2. Appellants allege that the trial court erred when it did not sustain their claim of slander of title. Specifically, appellants argued that BB&T slandered their title to the property at issue when BB&T executed, at Swimmer’s behest, the Affidavit and Termination which purportedly retracted the 1999 quitclaim deed between Folds and BB&T’s predecessor GNB. The trial court found that there was no evidence the documents were false and malicious on the part of BB&T and that there was no evidence of special damages to sustain a slander of title claim.
The elements of proof for a slander of title claim are as follows:
The owner of property may bring an action for “libelous or slanderous words which falsely or maliciously impugn his title if any damage accrues to him therefrom.” OCGA § 51-9-11. “In order to sustain an action of this kind, the plaintiff must allege and prove the uttering and publishing of the slanderous words; that they were false; that they were malicious; that he sustained special damage thereby; and that he possessed an estate in the property slandered.” (Citation and punctuation omitted.)
Latson v.
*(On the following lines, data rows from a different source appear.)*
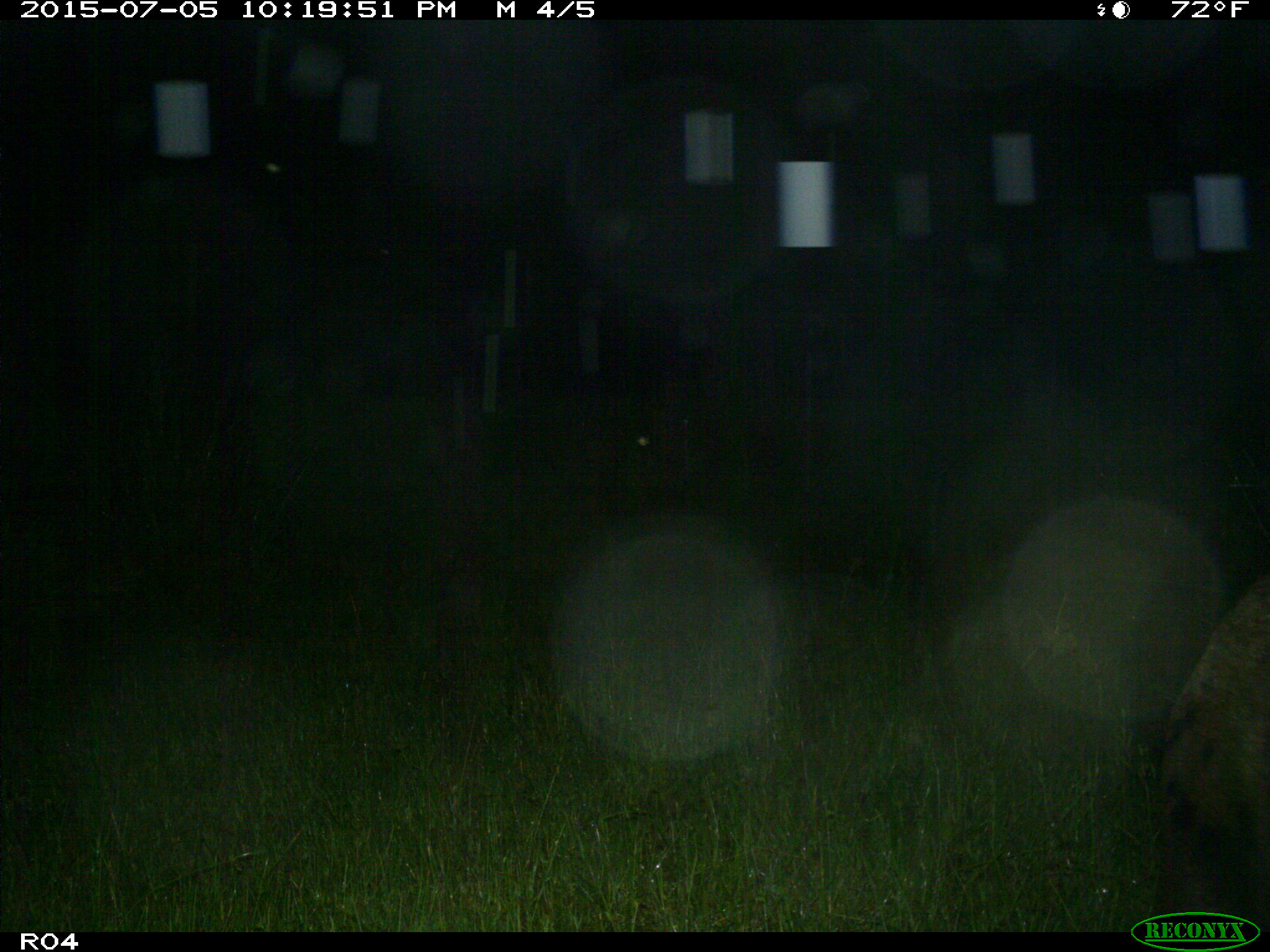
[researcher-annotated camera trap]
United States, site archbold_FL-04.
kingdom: Animalia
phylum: Chordata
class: Mammalia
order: Artiodactyla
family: Suidae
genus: Sus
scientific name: Sus scrofa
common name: wild boar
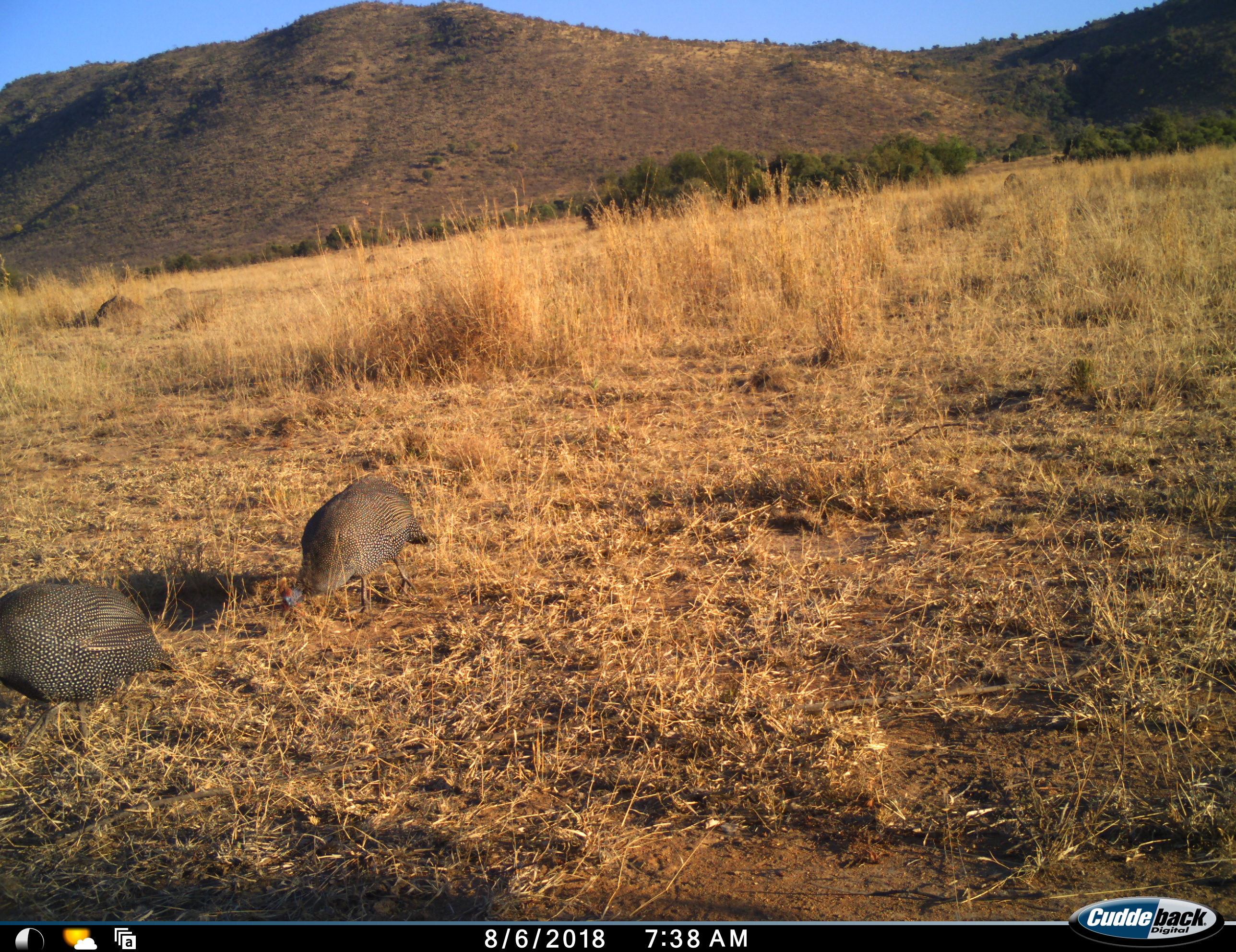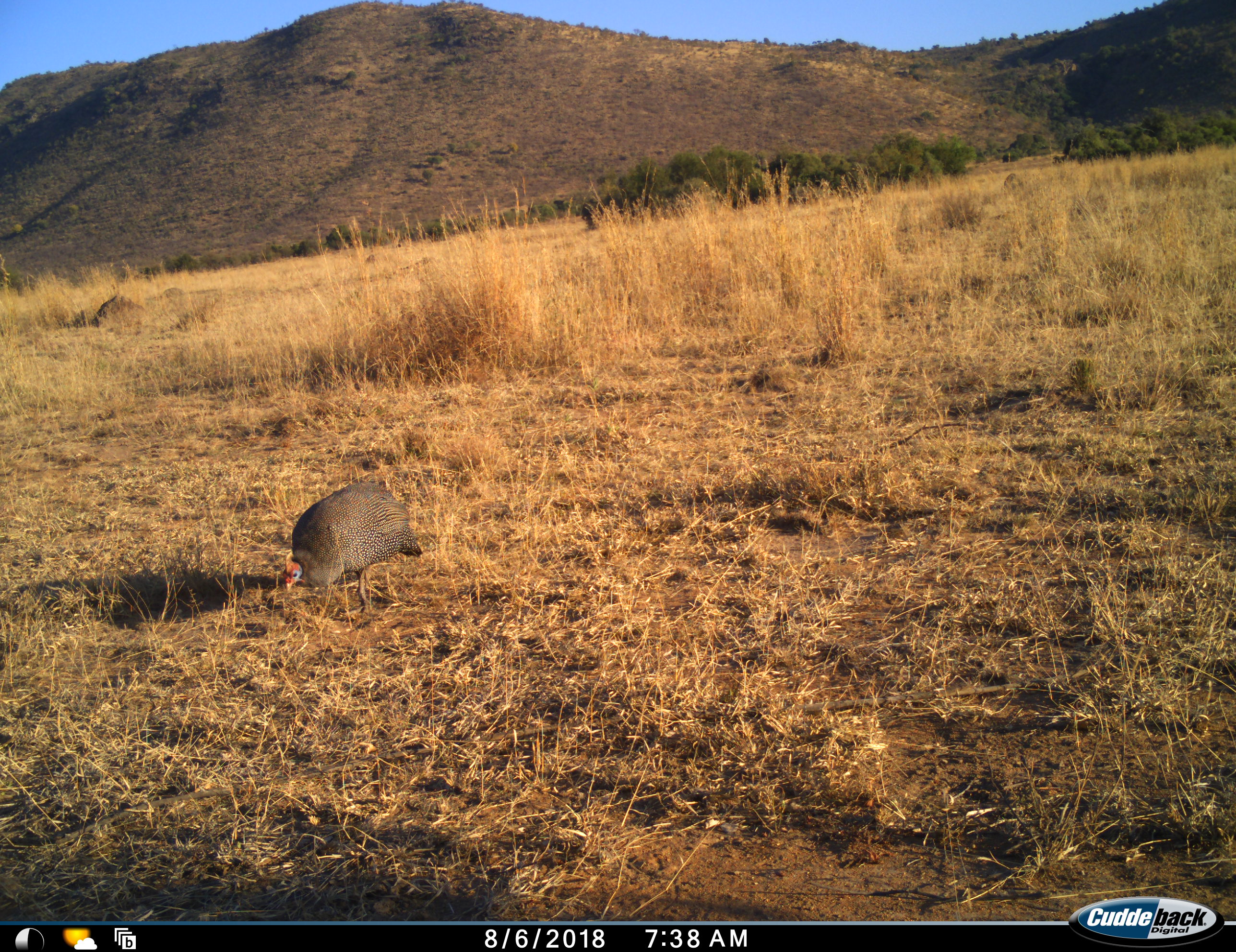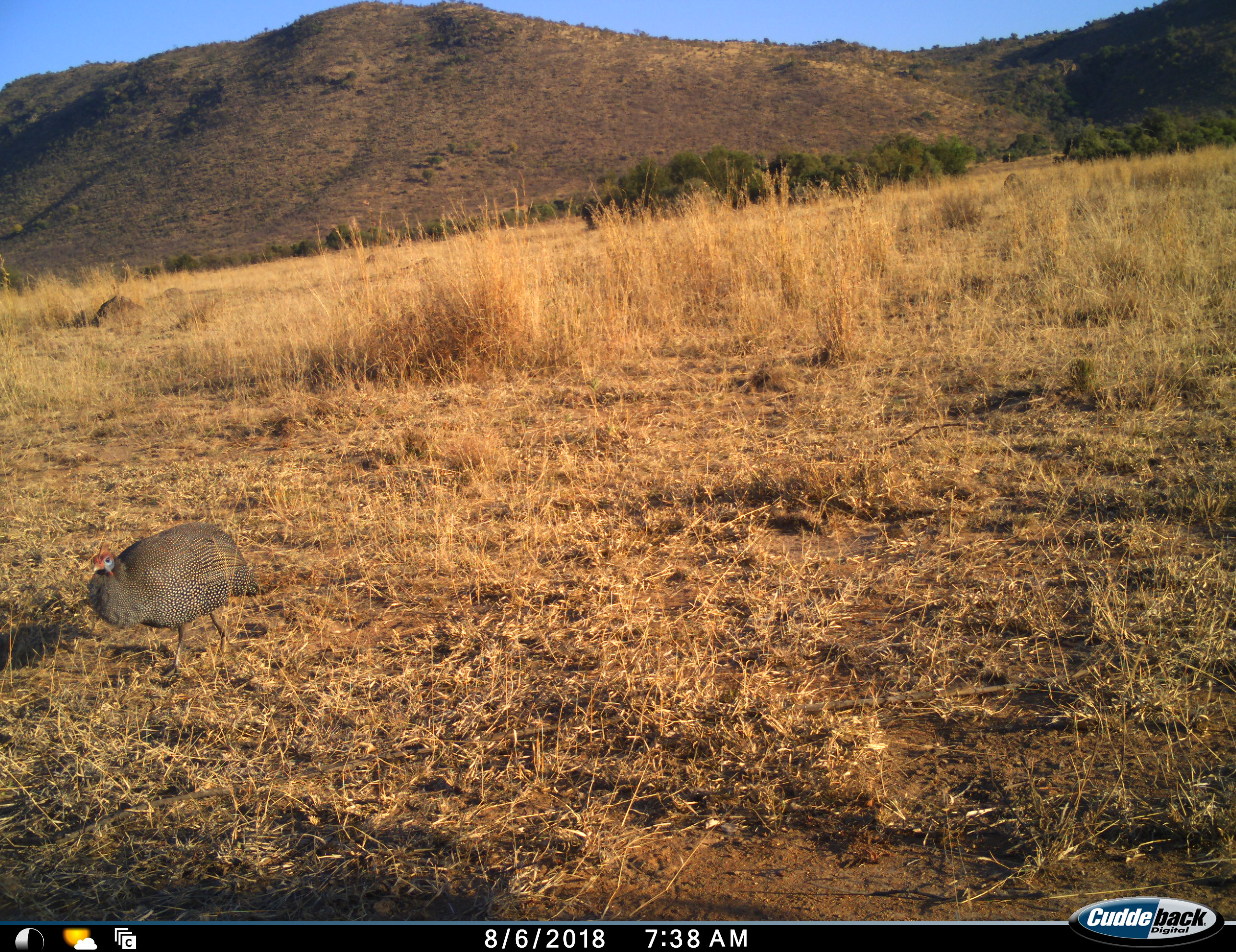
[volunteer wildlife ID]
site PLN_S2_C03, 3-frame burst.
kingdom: Animalia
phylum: Chordata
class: Aves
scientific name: Aves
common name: bird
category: birdother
Birdother (bird) (Aves), count 2. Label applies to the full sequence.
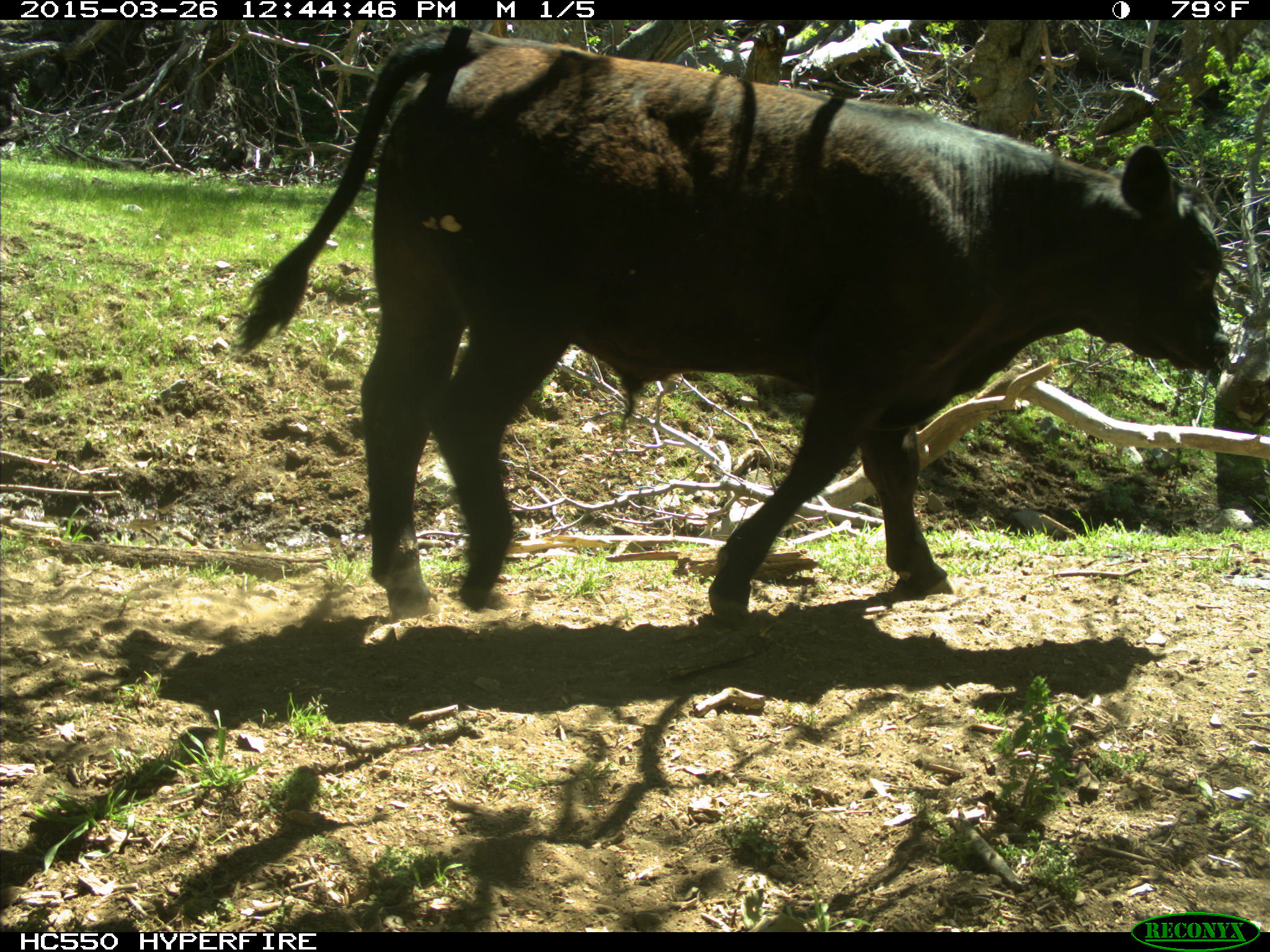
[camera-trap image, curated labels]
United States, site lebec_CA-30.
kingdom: Animalia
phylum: Chordata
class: Mammalia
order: Artiodactyla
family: Bovidae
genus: Bos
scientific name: Bos taurus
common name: domestic cow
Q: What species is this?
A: Bos taurus (domestic cow).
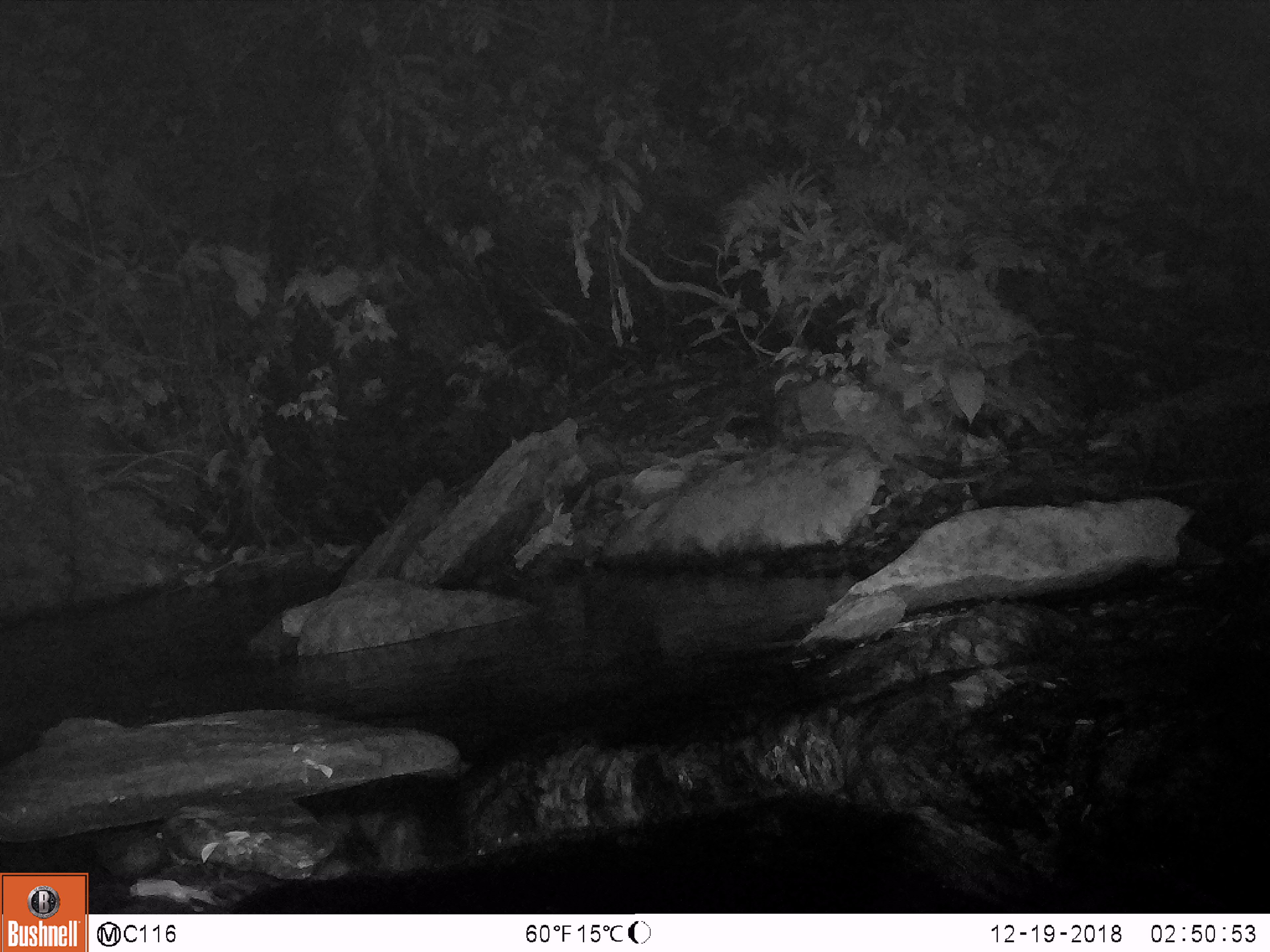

Boaz, 278 Ga. 113, 114 (598 SE2d 485) (2004). In their complaint, appellants sought special damages, but did not carry their burden of proffering specific evidence of special damages once BB&T pointed out the absence of such evidence in support of appellants’ case. Lau’s Corp. v. Haskins, 261 Ga. 491 (405 SE2d 474) (1991). Indeed, to maintain an action for slander of title, evidence of special damages must be specific. Latson v. Boaz, supra, 278 Ga. at 114-115. See also Harmon v. Cunard, 190 Ga. App. 19 (378 SE2d 351) (1989) (insufficient proof of special damages where no specific figures offered for the damage allegedly suffered). It appearing that appel*653lants failed to show specific damages in support of their claim of slander of title, the trial court did not err when it granted BB&T’s motion for summary judgment.
Decided March 5, 2012.
Daniel, Lawson, Tuggle & Jerles, Tom W. Daniel, for appellants.
Brock, Clay, Calhoun & Rogers, Richard W. Calhoun, Parker, Hudson, Rainer & Dobbs, Constance M. Ewing, Nancy H. Baughan, Harold D. Ehrman, for appellees.

Judgment affirmed.

All the Justices concur, except Hines, J., not participating.

 Swimmer’s motion for summary judgment is still pending below.